(Extracted records)
---------------

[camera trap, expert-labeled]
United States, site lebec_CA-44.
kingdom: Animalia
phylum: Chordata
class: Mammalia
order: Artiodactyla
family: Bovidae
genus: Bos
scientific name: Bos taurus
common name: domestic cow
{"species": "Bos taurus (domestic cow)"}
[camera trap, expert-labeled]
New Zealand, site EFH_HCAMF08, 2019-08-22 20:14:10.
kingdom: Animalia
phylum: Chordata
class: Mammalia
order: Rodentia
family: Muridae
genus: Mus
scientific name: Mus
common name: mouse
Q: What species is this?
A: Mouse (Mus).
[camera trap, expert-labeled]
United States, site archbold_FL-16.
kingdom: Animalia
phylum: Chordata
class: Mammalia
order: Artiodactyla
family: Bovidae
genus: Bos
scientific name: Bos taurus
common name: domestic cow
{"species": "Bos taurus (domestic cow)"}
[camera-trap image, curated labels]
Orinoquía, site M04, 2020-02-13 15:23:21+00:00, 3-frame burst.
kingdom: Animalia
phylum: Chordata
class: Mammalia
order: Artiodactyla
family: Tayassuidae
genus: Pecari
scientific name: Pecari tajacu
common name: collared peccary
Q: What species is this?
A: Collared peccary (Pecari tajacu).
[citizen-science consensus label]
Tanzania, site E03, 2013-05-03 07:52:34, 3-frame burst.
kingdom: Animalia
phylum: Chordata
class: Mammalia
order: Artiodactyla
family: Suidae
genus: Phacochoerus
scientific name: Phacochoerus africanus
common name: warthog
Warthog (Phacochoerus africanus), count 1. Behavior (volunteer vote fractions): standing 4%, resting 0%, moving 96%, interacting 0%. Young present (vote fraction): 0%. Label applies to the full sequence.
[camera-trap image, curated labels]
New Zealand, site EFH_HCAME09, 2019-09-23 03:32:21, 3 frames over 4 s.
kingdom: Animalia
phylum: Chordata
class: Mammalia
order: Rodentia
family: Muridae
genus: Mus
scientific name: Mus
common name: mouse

---------------

▶ **ACTION ITEM**
Write out each entry once more, exactly as it was given.

▶ **SOLUTION TO THIS EXERCISE**
[camera trap, expert-labeled]
United States, site lebec_CA-44.
kingdom: Animalia
phylum: Chordata
class: Mammalia
order: Artiodactyla
family: Bovidae
genus: Bos
scientific name: Bos taurus
common name: domestic cow
{"species": "Bos taurus (domestic cow)"}
[camera trap, expert-labeled]
New Zealand, site EFH_HCAMF08, 2019-08-22 20:14:10.
kingdom: Animalia
phylum: Chordata
class: Mammalia
order: Rodentia
family: Muridae
genus: Mus
scientific name: Mus
common name: mouse
Q: What species is this?
A: Mouse (Mus).
[camera trap, expert-labeled]
United States, site archbold_FL-16.
kingdom: Animalia
phylum: Chordata
class: Mammalia
order: Artiodactyla
family: Bovidae
genus: Bos
scientific name: Bos taurus
common name: domestic cow
{"species": "Bos taurus (domestic cow)"}
[camera-trap image, curated labels]
Orinoquía, site M04, 2020-02-13 15:23:21+00:00, 3-frame burst.
kingdom: Animalia
phylum: Chordata
class: Mammalia
order: Artiodactyla
family: Tayassuidae
genus: Pecari
scientific name: Pecari tajacu
common name: collared peccary
Q: What species is this?
A: Collared peccary (Pecari tajacu).
[citizen-science consensus label]
Tanzania, site E03, 2013-05-03 07:52:34, 3-frame burst.
kingdom: Animalia
phylum: Chordata
class: Mammalia
order: Artiodactyla
family: Suidae
genus: Phacochoerus
scientific name: Phacochoerus africanus
common name: warthog
Warthog (Phacochoerus africanus), count 1. Behavior (volunteer vote fractions): standing 4%, resting 0%, moving 96%, interacting 0%. Young present (vote fraction): 0%. Label applies to the full sequence.
[camera-trap image, curated labels]
New Zealand, site EFH_HCAME09, 2019-09-23 03:32:21, 3 frames over 4 s.
kingdom: Animalia
phylum: Chordata
class: Mammalia
order: Rodentia
family: Muridae
genus: Mus
scientific name: Mus
common name: mouse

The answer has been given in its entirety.